The Captive, 2014.
Co-written and Directed by Atom Egoyan.
Starring Ryan Reynolds, Scott Speedman, Rosario Dawson, Mireille Enos, Kevin Durand, Alexia Fast, Peyton Kennedy and Bruce Greenwood.
With the help of a pair of ambitious detectives, a married couple goes on a tireless mission to find out the truth behind their daughter’s disappearance eight years prior.
The abduction thriller that is The Captive delivers an unrelenting tone along with some standout authentic and eerie performances. Its creepiest moments go hand in hand with its most entertaining.
When we first meet landscaper Matthew (Ryan Reynolds), he is making his way down the snow-filled roads of frozen Ontario. When he stops to pick up a girl in need of a ride, it seems as though the film may be introducing the audience to its abductor. This turns out not to be the case (undoubtedly a benefit to both the audience and the film) as he soon drops her off unharmed at her desired destination. We later come to understand this to be the habit of a wounded man who, after almost a decade, still believes the girl in need of a ride could one day mark the return of his long since, missing daughter.
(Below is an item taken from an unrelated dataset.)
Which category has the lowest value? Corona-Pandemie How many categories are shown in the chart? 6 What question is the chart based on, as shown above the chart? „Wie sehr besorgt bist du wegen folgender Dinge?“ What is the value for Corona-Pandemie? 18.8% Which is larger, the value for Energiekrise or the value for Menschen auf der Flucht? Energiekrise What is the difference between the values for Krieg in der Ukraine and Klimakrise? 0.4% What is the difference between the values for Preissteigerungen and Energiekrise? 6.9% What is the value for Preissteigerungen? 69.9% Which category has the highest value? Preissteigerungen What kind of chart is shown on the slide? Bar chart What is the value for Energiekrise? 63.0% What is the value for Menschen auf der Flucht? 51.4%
It was eight years ago when Matthew left his young daughter Cass (played by both Peyton Kennedy and Alexia Fast) in the backseat of his pickup truck while picking up a pie. In one of the film’s most well executed moments, we watch through the door of the bakery in a paralyzing, slow-zooming shot with the looming feeling that something very, very bad is about to take place. Through fierce sideways-falling snow, paired only with the sounds of Mychael Danna’s disturbing, ominous score, we find out that Cass has seemingly disappeared into thin air.
The Captive is told through a non-linear structure. It has a puzzle-like design that jumps between past and present with little to no visual indicators. There are no title card explanations and characters do not dramatically age, forcing viewers to keep a tight hold on the narrative through dialogue and plot. As the story progresses, moving back and forth through time, the truth behind Cass’ disappearance, and the pedophile ring exploiting her, begins to takes shape.
The Captive is a bitingly frigid film. Cinematographer Paul Sarossy captures the harsh conditions of a true North American winter rarely seen on film (Fargo also comes to mind). Oddly enough, the warmest visual contrasts in the film come when we’re introduced to the captor’s lair, which is essentially a chamber of sorts hidden behind a wall in the creepy perpetrator’s home.
The Captive brings together a well-rounded cast, led by an ambitious performance by Reynolds. Coupled with the unshakeable Mireille Enos (“The Killing”), the two play nicely as the couple trying to cope with the loss of their child. Rosario Dawson and Scott Speedman give a fresh spin to the detective/lover dynamic but it’s Kevin Durand’s portrayal of pedophile Mika that steals the show. With his thin, pervert mustache, he delivers every line with a disturbing restraint.
Atom Egoyan did a nice job creating a suspenseful story with an atmospheric tone. A tad more empathy built into the character of Cass certainly wouldn’t hurt but that said The Captive certainly still creeps you to the very end.